_REQUIREMENT 1_
In the pandas filtering question, which NumPy function does the current approach use to assign a region to each location?
_REQUIREMENT 2_
Pick up the pandas filtering question from its final line of code and carry it forward.

I am trying to remove rows based on multiple list and a related column. The condition is that when the location
string doesn't fall into the list of country
, remove the rows. My current approach is to use np.select
and I wonder if there's a way to make it more succinct or easier to re-use.
Europe = ["London", "Paris", "Berlin"]
Amercia = ["Boston", "New York", "Florida"]
Asia = ["Hong Kong", "Singapore", "Tokyo"]
data = {
"country1": ["Europe", "Asia", "Asia", "Europe", "Europe", "Amercia", "Amercia", "Asia", "Asia", "Europe"],
'location':["London", "London", "Hong Kong", "Hong Kong", "New York", "New York", "Singapore", "Singapore", "London", "London"]}
df = pd.DataFrame(data)
country location
0 Europe London
1 Asia London
2 Asia Hong Kong
3 Europe Hong Kong
4 Europe New York
5 Amercia New York
6 Amercia Singapore
7 Asia Singapore
8 Asia London
9 Europe London
Current approach
conditions = [
(df['location'].str.contains('|'.join(Europe))),
(df['location'].str.contains('|'.join(Amercia))),
(df['location'].str.contains('|'.join(Asia)))]
choices = ["Europe", "Amercia", "Asia"]
df['country2'] = np.select(conditions, choices, default=0)
df2 = df.query("country1 == country2").reset_index(drop = True)

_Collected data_
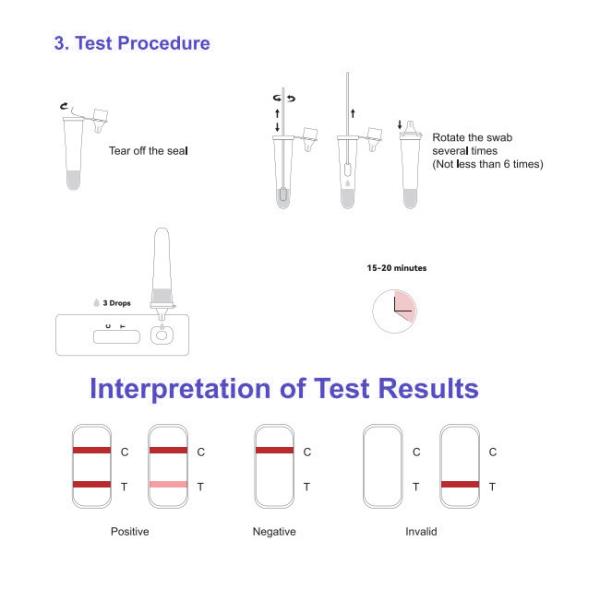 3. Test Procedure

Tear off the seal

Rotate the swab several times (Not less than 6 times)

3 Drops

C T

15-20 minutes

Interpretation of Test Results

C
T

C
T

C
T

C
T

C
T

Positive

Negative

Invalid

_EXPECTED OUTPUT 1_
It uses np.select.

_EXPECTED OUTPUT 2_
Expected output:
country location
0 Europe London
1 Asia Hong Kong
2 Amercia New York
3 Asia Singapore
4 Europe London
CodePudding user response:
If possible mapping location
by values from list convertd to flatten dictionaries and comapred with original column use:
d = {"Europe":Europe, "Amercia":Amercia, "Asia":Asia}
d1 = {x:k for k, v in d.items() for x in v}
print (d1)
{'London': 'Europe', 'Paris': 'Europe', 'Berlin': 'Europe',
'Boston': 'Amercia', 'New York': 'Amercia', 'Florida': 'Amercia',
'Hong Kong': 'Asia', 'Singapore': 'Asia', 'Tokyo': 'Asia'}
df1 = df[df['location'].map(d1).eq(df['country1'])].reset_index(drop = True)
print (df1)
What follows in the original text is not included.